27 February 2011

The Flip Side of Extreme Event Attribution

I first noticed an interesting argument related to climate change in President Bill Clinton's 2000 State of the Union Address:
If we fail to reduce the emission of greenhouse gases, deadly heat waves and droughts will become more frequent, coastal areas will flood, and economies will be disrupted. That is going to happen, unless we act.
Taken literally, the sentences are not wrong. But they are misleading. Consider that the exact opposite of the sentences is also not wrong:
If we reduce the emission of greenhouse gases, deadly heat waves and droughts will become more frequent, coastal areas will flood, and economies will be disrupted. That is going to happen, if we act.
The reason why both the sentence and its opposite are not wrong is that deadly and economically disruptive disasters will occur and be more frequent independent of action on greenhouse gas emissions. If the sentences are read to imply a causal relationship between action on greenhouse gases and the effects on the impacts of extreme events -- and you believe that such a direct causal relationship exists -- the sentences are still misleading, because they include no sense of time perspective. Even if you believe in such a tight coupling between emissions and extremes, the effect of emissions reductions on extreme events won't be detectable in your lifetime, and probably for much longer than that.

Why do I bring up President Clinton's 2000 State of the Union in 2011?  Because I have seen this slippery and misleading formulation occur repeatedly in recent weeks as the issue of carbon dioxide and extreme events has hotted up.  Consider the following examples.

First John Holdren, science advisor to President Obama:
People are seeing the impact of climate change around them in extraordinary patterns of floods and droughts, wildfires, heatwaves and powerful storms.
He also says:
[T]he climate is changing and that humans are responsible for a substantial part of that - and that these changes are doing harm and will continue to do more harm unless we start to reduce our emissions
It would easy to get the impression from such a sentence that if we "start to reduce our emissions" then climate changes will no longer be "doing harm and continue to do more harm"  (or more generously, will be "doing less harm"). Such an argument is at best sloppy -- particularly for a science advisor -- but also pretty misleading

Second, Ross Garnaut, a climate change advisor to the Australian government:
[T]he systematic, intellectual work of people who've spent their lifetimes studying these things shows that a warmer climate does lead to intensification of these sorts of extreme climatic events that we've seen in Queensland, and I think that people are wishing to avoid those awful challenge in Queensland will be amongst the people supporting effective action on climate change.
It would be easy to get the impression that Garnaut is suggesting to current Queensland residents that future Queensland floods and/or tropical cyclones might be avoided by supporting "effective action on climate change."  If so, then the argument is highly misleading.

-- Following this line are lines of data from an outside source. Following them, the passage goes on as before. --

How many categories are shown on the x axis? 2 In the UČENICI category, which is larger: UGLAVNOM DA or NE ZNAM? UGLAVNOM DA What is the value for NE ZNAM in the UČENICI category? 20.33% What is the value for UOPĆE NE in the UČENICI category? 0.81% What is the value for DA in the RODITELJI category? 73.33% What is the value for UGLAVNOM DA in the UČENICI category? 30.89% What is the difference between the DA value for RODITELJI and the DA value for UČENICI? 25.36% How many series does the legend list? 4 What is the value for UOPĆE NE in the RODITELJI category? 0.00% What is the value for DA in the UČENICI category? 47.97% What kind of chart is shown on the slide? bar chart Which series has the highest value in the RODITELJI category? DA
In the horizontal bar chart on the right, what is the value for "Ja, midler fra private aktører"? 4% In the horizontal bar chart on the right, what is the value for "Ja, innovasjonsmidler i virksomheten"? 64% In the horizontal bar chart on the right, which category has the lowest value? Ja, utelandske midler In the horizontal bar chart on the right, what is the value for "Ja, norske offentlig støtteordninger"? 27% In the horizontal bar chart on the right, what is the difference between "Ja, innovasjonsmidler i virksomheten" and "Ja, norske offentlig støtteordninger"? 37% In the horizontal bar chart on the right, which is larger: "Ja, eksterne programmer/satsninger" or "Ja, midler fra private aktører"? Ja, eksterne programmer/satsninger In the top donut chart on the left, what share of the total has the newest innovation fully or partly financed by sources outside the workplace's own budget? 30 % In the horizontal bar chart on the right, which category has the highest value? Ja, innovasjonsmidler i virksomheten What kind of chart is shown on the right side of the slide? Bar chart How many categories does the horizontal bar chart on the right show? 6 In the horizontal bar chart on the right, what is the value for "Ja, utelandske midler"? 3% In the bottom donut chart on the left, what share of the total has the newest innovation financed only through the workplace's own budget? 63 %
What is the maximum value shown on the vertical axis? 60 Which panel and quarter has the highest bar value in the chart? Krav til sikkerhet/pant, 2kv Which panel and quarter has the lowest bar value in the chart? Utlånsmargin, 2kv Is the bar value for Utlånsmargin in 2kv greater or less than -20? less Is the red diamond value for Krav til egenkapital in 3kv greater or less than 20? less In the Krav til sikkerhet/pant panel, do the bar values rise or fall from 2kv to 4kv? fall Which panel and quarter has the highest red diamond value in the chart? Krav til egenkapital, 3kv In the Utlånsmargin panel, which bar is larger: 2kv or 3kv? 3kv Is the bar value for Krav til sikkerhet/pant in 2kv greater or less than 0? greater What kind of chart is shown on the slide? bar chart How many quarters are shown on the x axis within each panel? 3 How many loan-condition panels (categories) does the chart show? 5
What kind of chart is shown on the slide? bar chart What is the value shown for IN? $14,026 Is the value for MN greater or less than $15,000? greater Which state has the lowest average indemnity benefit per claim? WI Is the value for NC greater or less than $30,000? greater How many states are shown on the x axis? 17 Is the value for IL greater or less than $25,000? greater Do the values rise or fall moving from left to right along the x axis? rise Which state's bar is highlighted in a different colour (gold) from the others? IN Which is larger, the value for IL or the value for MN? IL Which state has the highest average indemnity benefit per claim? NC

It is just logical that one cannot make the claim that action on climate change will influence future extreme events without first being able to claim that greenhouse gas emissions have a discernible influence on those extremes. This probably helps to explain why there is such a push to classify the attribution issue as settled. But this is just piling on one bad argument on top of another.

Even if you believe that attribution has been achieved, these are bad arguments for the simple fact that detecting the effects on the global climate system of emissions reductions would take many, many (many!) decades.  For instance, for an aggressive climate policy that would stabilize carbon dioxide at 450 ppm, detecting a change in average global temperatures would necessarily occur in the second half of this century.  Detection of changes in extreme events would take even longer.

To suggest that action on greenhouse gas emissions is a mechanism for modulating the impacts of extreme events remains a highly misleading argument.  There are better justifications for action on carbon dioxide that do not depend on contorting the state of the science.